(Raw lines)
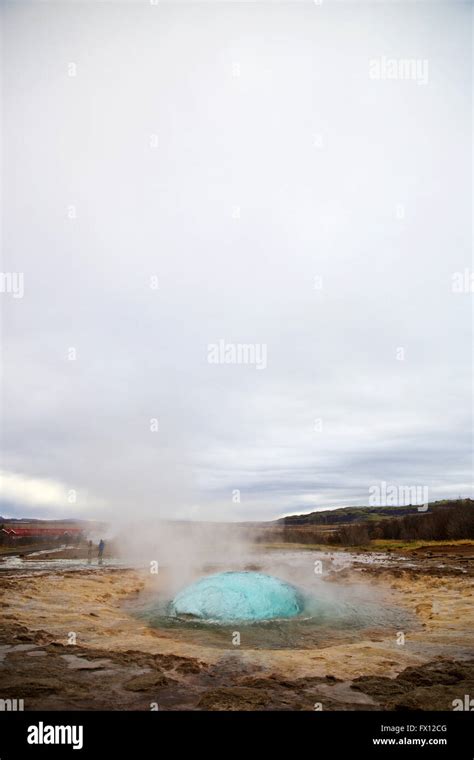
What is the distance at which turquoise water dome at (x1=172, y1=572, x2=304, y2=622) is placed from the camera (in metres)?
13.0

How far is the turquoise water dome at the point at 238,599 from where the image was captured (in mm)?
12954

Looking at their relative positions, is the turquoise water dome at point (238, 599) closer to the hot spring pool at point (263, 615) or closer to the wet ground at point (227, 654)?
the hot spring pool at point (263, 615)

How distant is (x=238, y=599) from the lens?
1334 centimetres

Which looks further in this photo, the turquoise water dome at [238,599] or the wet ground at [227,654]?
the turquoise water dome at [238,599]

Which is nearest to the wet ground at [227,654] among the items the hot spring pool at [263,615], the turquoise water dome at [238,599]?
the hot spring pool at [263,615]

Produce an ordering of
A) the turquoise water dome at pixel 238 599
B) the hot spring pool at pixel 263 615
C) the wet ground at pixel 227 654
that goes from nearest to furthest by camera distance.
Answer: the wet ground at pixel 227 654 < the hot spring pool at pixel 263 615 < the turquoise water dome at pixel 238 599

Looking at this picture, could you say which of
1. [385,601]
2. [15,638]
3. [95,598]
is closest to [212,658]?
[15,638]

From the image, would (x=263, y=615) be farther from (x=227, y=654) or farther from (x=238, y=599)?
(x=227, y=654)

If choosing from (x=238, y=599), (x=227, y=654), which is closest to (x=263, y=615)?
(x=238, y=599)

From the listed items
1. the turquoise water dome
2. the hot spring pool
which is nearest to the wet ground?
the hot spring pool

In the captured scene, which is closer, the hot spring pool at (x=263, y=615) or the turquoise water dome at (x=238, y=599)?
the hot spring pool at (x=263, y=615)

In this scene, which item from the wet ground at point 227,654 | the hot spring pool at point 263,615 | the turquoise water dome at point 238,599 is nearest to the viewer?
the wet ground at point 227,654

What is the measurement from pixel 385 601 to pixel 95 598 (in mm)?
11159

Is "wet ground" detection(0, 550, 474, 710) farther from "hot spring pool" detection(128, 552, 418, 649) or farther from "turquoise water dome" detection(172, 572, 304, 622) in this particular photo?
"turquoise water dome" detection(172, 572, 304, 622)
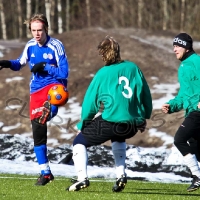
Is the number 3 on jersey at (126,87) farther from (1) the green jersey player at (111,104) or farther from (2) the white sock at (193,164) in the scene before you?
(2) the white sock at (193,164)

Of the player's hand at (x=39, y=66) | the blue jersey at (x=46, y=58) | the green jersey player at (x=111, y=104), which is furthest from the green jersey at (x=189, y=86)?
the player's hand at (x=39, y=66)

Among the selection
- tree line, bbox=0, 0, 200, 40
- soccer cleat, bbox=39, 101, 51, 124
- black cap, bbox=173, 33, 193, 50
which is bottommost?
tree line, bbox=0, 0, 200, 40

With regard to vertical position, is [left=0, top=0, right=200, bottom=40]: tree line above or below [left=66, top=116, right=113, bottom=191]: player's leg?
below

Exercise prompt »
Arrange the lines from the one containing "Among the selection" through the end of the records as a Markdown table with two columns, Row and Line. Leave out blank lines and number the rows in order.

The response »
| Row | Line |
|---|---|
| 1 | Among the selection |
| 2 | - tree line, bbox=0, 0, 200, 40 |
| 3 | - soccer cleat, bbox=39, 101, 51, 124 |
| 4 | - black cap, bbox=173, 33, 193, 50 |
| 5 | which is bottommost? |
| 6 | tree line, bbox=0, 0, 200, 40 |
| 7 | With regard to vertical position, is [left=0, top=0, right=200, bottom=40]: tree line above or below [left=66, top=116, right=113, bottom=191]: player's leg? |
| 8 | below |